割り当ての変更が可能なボタンは,ゲームパッドのイラストから棒線が伸びており,その先にある文字列をクリックすることで,任意の動作を割り当てることが可能だ。ちなみに全部をAボタンにするという地獄のマッピングも可能だが,よほどAボタンを押しまくるようなゲームがない限り意味がない設定だろう。
「スティック」タブを開くと,アナログスティックとD-Padの挙動を調整できる。左右にある横に伸びたゲージはスティックの挙動を無視するデッドゾーンの設定で,ここをデフォルトより左に寄せればデッドゾーンが狭まって,ピーキーになっていく。
その下にある「オリジナル」と書かれたスライドボタンを有効化すると,真円度が低下する。正直プラスに働くことはないと思うのだが,なんでこんな設定があるのだろう?
ただ,このオリジナルを押すと,アナログスティックの検出範囲の表示が楕円形になる。これを見るに,おそらくGameSir G7 SEでは,もともとこの楕円形の検出範囲になっているのを,磁気ホール式センサーが意図的にカットして「円」の形として検出していると思われる。そのため,真円度テストでエラー率が非常に低い(円で動けている)という結果になるのではないだろうか。
続いて「トリガー」タブ。ここでは磁気ホール式センサーを内蔵するトリガーの挙動を調整できる。左右にあるバーを操作すると,トリガーのデッドゾーンを調整でき,ゲームパッドを持っているときに,意図しない入力が行われないようにカスタマイズできる。
その下の「鋭敏トリガー」はセンサーが入力を検知した瞬間に最大値での入力として検出させる機能だ。通常は0〜255という段階で入力するものだが,最初から255で検出できるので,ゲームによっては使えるかもしれない。
最後は「振動」タブだ。こちらはGameSir G7 SEに搭載されている4つの振動モーターの設定を個別に行うもので,それぞれに任意の強度を設定できる。
画像を見てもらうと分かるが,右グリップのモーターが左グリップのモーターより小さいようだ。そのため,左右で振動が異なるのだが,なぜこういった仕様になっているのかは謎。もしかすると,FPSやTPSを遊ぶときに,エイミング操作の障害とならないようにという配慮なのかもしれない……が,定かではない。

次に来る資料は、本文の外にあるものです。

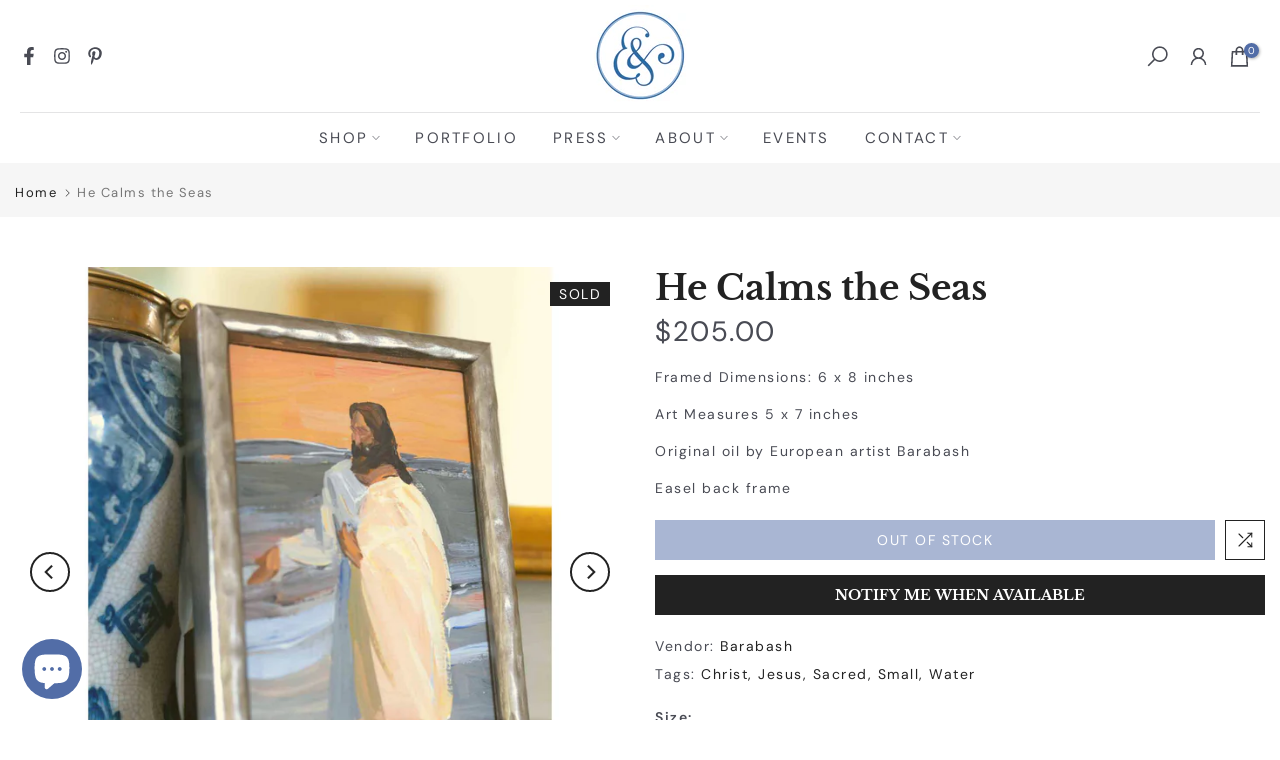

--- FILE ---
content_type: text/css
request_url: https://emiandcoart.com/cdn/shop/t/9/assets/custom.css?v=74767353419432729671713137557
body_size: 503
content:
.t4s-product .t4s-product-vendor{color:#494b54;font-size:15px;font-style:normal;font-weight:500;letter-spacing:2.25px;text-transform:uppercase;margin-top:12px}.t4s-section-title span{font-family:var(--font-family-1)}.t4s-product .t4s-product-title{font-size:18px}.t4s-main-cart .t4s-page_cart__title{font-size:19px;font-family:var(--font-family-1);color:#242424}.t4s-page_cart__tools .t4s-page_cart__remove{color:#e3684d;position:relative}.t4s-cart_meta_prices .t4s-cart_price{font-size:19px;font-family:var(--font-family-1);color:#242424}.t4s-cart__totalPrice{font-size:26px;font-family:var(--font-family-1);color:#242424}.t4s-page_cart__item .t4s-cart-item-price{font-size:19px;font-family:var(--font-family-1);color:#242424}.t4s-page_cart__tools .t4s-page_cart__remove:after{content:"REMOVE";display:block;color:#e3684d;font-size:13px;letter-spacing:1.5px;padding-left:4px;padding-top:0}.t4s-page_cart__tools .t4s-page_cart__remove svg{height:21px;width:21px}.t4s-product .t4s-product-price{color:#222327;font-size:21px;font-style:normal;font-weight:400;letter-spacing:1px;font-family:var(--font-family-1)}.t4s-section-footer .t4s-col-heading{position:relative}.t4s-section-footer .t4s-col-heading:after{background:#316b9f;height:2px;width:32px;content:"";display:block;position:absolute;bottom:-12px}.t4s-type__drop>.t4s-sub-menu a{font-size:16px}.t4s-product .t4s-product-title a:hover,.t4s-product-vendor a:hover{color:#526da7!important}.t4s-newsletter .t4s-section-inner:not(.t4s-se-container){background-repeat:repeat;background-size:contain}.t4s-newsletter__submit{font-family:var(--font-family-2)!important}.t4s-product__description p{margin-bottom:14px}h5.t4s-widget-title{font-weight:400;font-size:16px}.t4s-facets__form .t4s-facet .t4s-facet-title:after,h5.t4s-widget-title:after{color:#425897;width:40px}.t4s-sidebar-inner .t4s-facets__form>div:not(:empty):not(:last-child){margin-bottom:30px}.t4s-sidebar-inner .t4s-facets__form>div{margin-bottom:30px;border-bottom:1px solid #ededed;padding-bottom:30px}.template-article .t4s-article-content p{color:#565962;font-weight:400}.template-article .t4s-article-content h3{margin-bottom:4px}.template-article .t4s-article-content img{margin:16px 0 22px}.t4s-col__textSocial p a{border-bottom:none!important}.template-blog .t4s-post-des-5 .t4s-post-time__text{display:none}.template-blog .t4s-post-des-5 .t4s-post-time{font-family:var(--font-family-2);text-transform:uppercase;letter-spacing:2px;font-size:13px}.template-blog .t4s-post-des-5 .t4s-post-time time{color:#425897}.template-blog .t4s-post-des-5{padding-left:30px!important;padding-right:30px!important}.template-blog .t4s-post-des-5 .t4s-post-thumb{padding:16px}.template-article .t4s-article-content img{transition:opacity .3s ease-out}.template-article .t4s-article-content img:hover{opacity:.8}.t4s-product:not(.t4s-pr-style2):not(.t4s-pr-style4) .t4s-product-btns a span.t4s-text-pr{text-transform:uppercase;letter-spacing:2px}.t4s-modal__content{padding:40px}.hulk-powered-wrapper{display:none!important}.t4s-portfolio-inner .t4s-post-title{font-size:19px;letter-spacing:1.5px}.t4s-subtitle{font-style:normal!important}.t4s-product .t4s-product-badge{text-transform:uppercase;letter-spacing:1.5px}.t4s-product-badge>span{font-size:13px}.t4s-product .t4s-product-badge{bottom:-60%;right:8px}.view-all{display:flex;transition:all .3s ease;align-items:center;margin-top:20px;justify-content:center;background:#222;color:#fff;text-align:center;height:42px;text-decoration:none}.view-all:hover{opacity:.75;color:#fff!important;text-decoration:none}.t4s-widget__pr-title{font-family:var(--font-heading-family)!important;font-weight:900!important}.t4s-widget__pr-price{font-family:var(--font-heading-family)!important;margin-top:4px;font-size:14px!important;color:#343434!important}.t4s-quote-author,.t4s-quote-position{text-transform:uppercase;letter-spacing:1.2px}.t4s-quote-content p{color:#656565;font-size:17px!important;line-height:28px!important}.t4s-quote-wrap{margin-bottom:32px}.gray-card{background:#fafafa;padding:24px 16px;border-radius:12px;min-width:340px;display:flex;align-items:center;margin-left:32px}@media (min-width: 1025px){.t4s-nav__ul{gap:18px}.t4s-quote-content p{font-size:21px!important;line-height:31px!important;padding-right:48px}.t4s-product{padding-left:40px;padding-right:40px}.t4s-facet-title{margin-bottom:4px}.noUi-handle:before{width:4px}#FacetFiltersForm{padding-right:12px}.t4s-sidebar-inner .t4s-widget:not(:empty):not(:last-child){margin-bottom:0}.t4s-sidebar-inner .t4s-socials-block{margin-top:35px}.template-blog .t4s-post-item .t4s-post-title{font-size:24px}.template-blog .t4s-post-des-5 .t4s-post-title{font-size:18px}.template-blog .t4s-post-des-5{padding-left:70px!important;padding-right:70px!important}.template-blog .t4s-post-des-5 .t4s-post-thumb{padding:20px}.template-blog .t4s-post-item .t4s-post-readmore{letter-spacing:1.5px}.template-article .t4s-article-content p{font-family:var(--font-family-3);font-size:18px;line-height:26px}.ship-container{padding:0 100px}.ship-container h2{margin-bottom:8px}.custom-com{flex-wrap:nowrap;align-items:center;margin-top:48px}.gray-card{margin-left:88px}.t4s-newsletter p{width:100%!important;max-width:100%!important}}@media (max-width: 767px){.t4s-newsletter p{max-width:100%!important}.custom-com{flex-wrap:wrap!important}#shopify-section-template--16451467346111__main .gray-card{margin-left:0!important}.t4s-section-footer .t4s-col-heading:after{margin:0 auto;left:0;right:0;bottom:-12px}}
/*# sourceMappingURL=/cdn/shop/t/9/assets/custom.css.map?v=74767353419432729671713137557 */


--- FILE ---
content_type: text/javascript
request_url: https://emiandcoart.com/cdn/shop/t/9/assets/custom.js?v=28224931642113956681709915376
body_size: -677
content:
jQuery_T4NT(document).ready(function($){$(document).on("variant:changed",function(evt){}),setTimeout(function(){$(".t4s-featured-products .t4s-head-btn").css({visibility:"visible",opacity:"1",transition:"visibility 0s, opacity 0.5s linear"})},2200)});
//# sourceMappingURL=/cdn/shop/t/9/assets/custom.js.map?v=28224931642113956681709915376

本機能は,ゲームパッドの振動をオフにする人にはあまり意味がないかもしれないが,こういう細かいところまで設定できるのはありがたい。
半年近く使用したが,非常にオススメ
以上,つらつらと筆者が自腹で購入したGameSir G7 SEについて紹介してきたが,結論としては「大・満・足!」だ。
冒頭でも書いたが,コトの始まりは作業中にドリフトされた結果,キレて突発的に購入したところから始まっている。

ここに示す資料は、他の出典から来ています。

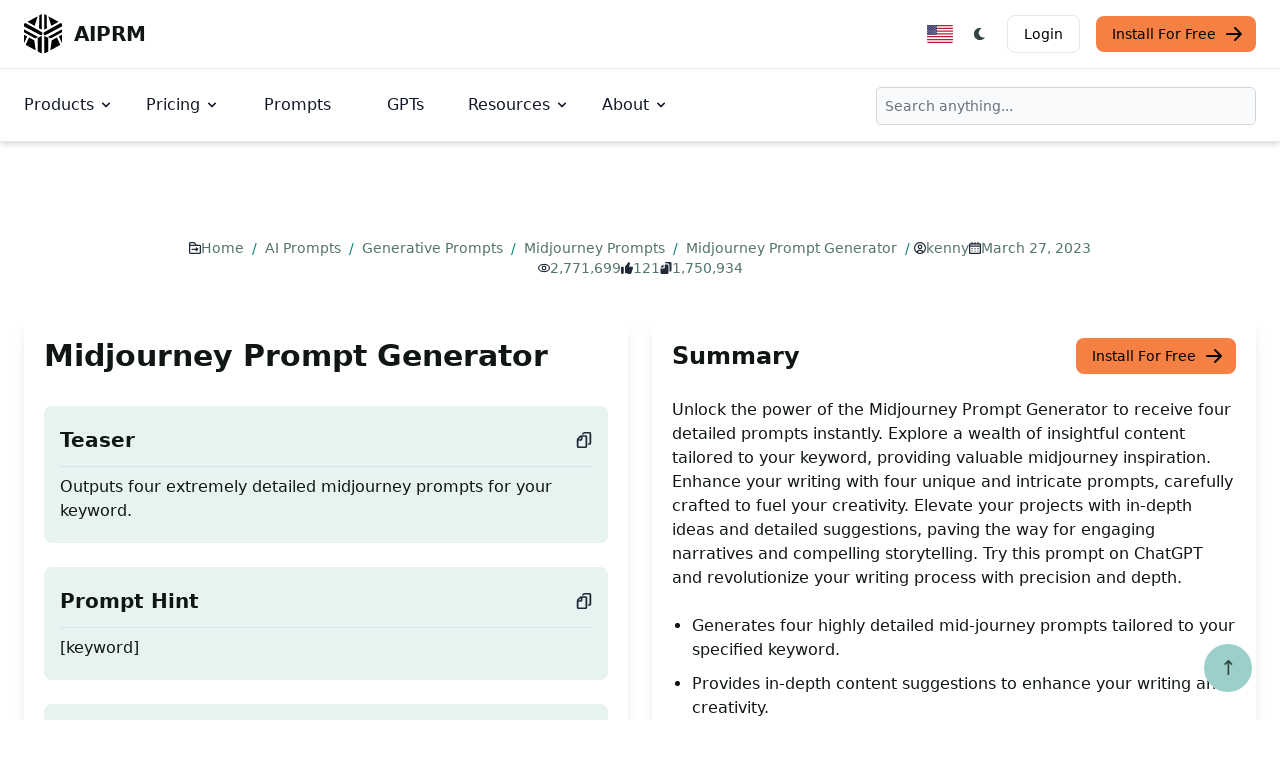

--- FILE ---
content_type: image/svg+xml
request_url: https://www.aiprm.com/images/flags/en-ie.svg
body_size: -269
content:
<svg xmlns="http://www.w3.org/2000/svg" viewBox="0 0 600 300"><path fill="#169b62" d="M0 0h200v300H0z"/><path fill="#fff" d="M200 0h200v300H200z"/><path fill="#ff883e" d="M400 0h200v300H400z"/></svg>

--- FILE ---
content_type: image/svg+xml
request_url: https://www.aiprm.com/images/flags/en-au.svg
body_size: 640
content:
<?xml version="1.0" encoding="utf-8"?><svg version="1.1" id="Layer_1" xmlns="http://www.w3.org/2000/svg" xmlns:xlink="http://www.w3.org/1999/xlink" x="0px" y="0px" viewBox="0 0 55.2 38.4" style="enable-background:new 0 0 55.2 38.4" xml:space="preserve"><style type="text/css">.st0{fill:#00008B;} .st1{fill-rule:evenodd;clip-rule:evenodd;fill:#FFFFFF;} .st2{fill:#FFFFFF;} .st3{fill:#FF0000;}</style><g><path class="st0" d="M52.17,0H3.03C1.36,0,0,1.36,0,3.03v32.33c0,1.67,1.36,3.03,3.03,3.03h49.13c1.67,0,3.03-1.37,3.03-3.03V3.03 C55.2,1.36,53.83,0,52.17,0L52.17,0z"/><polygon class="st1" points="16.07,22.94 17.08,26.1 20.19,24.92 18.35,27.7 21.21,29.39 17.9,29.68 18.36,32.98 16.07,30.56 13.77,32.98 14.23,29.68 10.92,29.39 13.78,27.7 11.94,24.92 15.05,26.1 16.07,22.94"/><polygon class="st1" points="43.16,28.64 43.64,30.14 45.12,29.58 44.25,30.9 45.61,31.71 44.03,31.85 44.25,33.42 43.16,32.27 42.07,33.42 42.28,31.85 40.71,31.71 42.07,30.9 41.19,29.58 42.67,30.14 43.16,28.64"/><polygon class="st1" points="43.16,5.17 43.64,6.67 45.12,6.11 44.25,7.43 45.61,8.24 44.03,8.38 44.25,9.95 43.16,8.8 42.07,9.95 42.28,8.38 40.71,8.24 42.07,7.43 41.19,6.11 42.67,6.67 43.16,5.17"/><polygon class="st1" points="36.25,14.7 36.74,16.21 38.22,15.65 37.34,16.97 38.7,17.78 37.13,17.91 37.34,19.48 36.25,18.33 35.16,19.48 35.38,17.91 33.8,17.78 35.16,16.97 34.29,15.65 35.77,16.21 36.25,14.7"/><polygon class="st1" points="50.98,12.35 51.47,13.86 52.95,13.3 52.07,14.62 53.43,15.43 51.86,15.57 52.07,17.13 50.98,15.99 49.89,17.13 50.11,15.57 48.53,15.43 49.89,14.62 49.02,13.3 50.5,13.86 50.98,12.35"/><polygon class="st1" points="46.68,19.42 47.06,20.36 48.07,20.43 47.3,21.08 47.54,22.07 46.68,21.54 45.82,22.07 46.06,21.08 45.28,20.43 46.3,20.36 46.68,19.42"/><path class="st2" d="M0.23,1.87l27.62,13.81h3.51v-1.75L3.51,0H3.03C1.78,0,0.69,0.77,0.23,1.87L0.23,1.87z M31.36,0v1.75 L3.51,15.68H0v-1.75L27.85,0H31.36L31.36,0z"/><path class="st2" d="M13.07,0v15.68h5.23V0H13.07L13.07,0z M0,5.23v5.23h31.36V5.23H0L0,5.23z"/><path class="st3" d="M0,6.27v3.14h31.36V6.27H0L0,6.27z M14.11,0v15.68h3.14V0H14.11L14.11,0z"/><path class="st3" d="M0,15.68l10.45-5.23h2.34L2.34,15.68H0L0,15.68z M0.48,1.41c0.2-0.31,0.45-0.58,0.74-0.8l9.24,4.62H8.12 L0.48,1.41L0.48,1.41z M18.57,5.23L29.02,0h2.34L20.9,5.23H18.57L18.57,5.23z M31.36,15.68L20.9,10.45h2.34l8.11,4.06V15.68 L31.36,15.68z"/></g></svg>

--- FILE ---
content_type: image/svg+xml
request_url: https://www.aiprm.com/images/flags/fr-ch.svg
body_size: -123
content:
<svg xmlns="http://www.w3.org/2000/svg" shape-rendering="geometricPrecision" text-rendering="geometricPrecision" image-rendering="optimizeQuality" fill-rule="evenodd" clip-rule="evenodd" viewBox="0 0 36.86 25.64"><rect fill="red" width="36.86" height="25.64" rx="1.96" ry="2.03"/><path fill="#FEFEFE" fill-rule="nonzero" d="M16.18 5.31h4.5v5.26h5.26v4.5h-5.26v5.26h-4.5v-5.26h-5.26v-4.5h5.26z"/></svg>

もともと間に合わせで買ったので,使用感については期待もしておらず,「多少難があっても使えりゃいいや」と雑にポチったわけだが,あの頃の自分は愚かだった。実際に手元に来たのは,想像以上に良いゲームパッドで,数ヵ月経っても使い心地が変わらず,「こりゃぜひオススメしたい」となった次第である。
GameSir G7 SEの実勢価格は6500円程度なのだが,純正のXbox ワイヤレスコントローラーが6000〜6500円ほどなので,同程度の価格で購入できるのも嬉しい。GameSir G7 SEは,アンチドリフト機能や背面ボタンを備えるだけでなく,Gamesir Nexusを導入すれば細かくカスタマイズできることを考えると,筆者としては純正よりもこちらのほうが魅力的だ。あとは,このまま使い続けて,本当にドリフトが出ないのかだが,こちらについては,変調が見られたら本記事に追記できればと思う。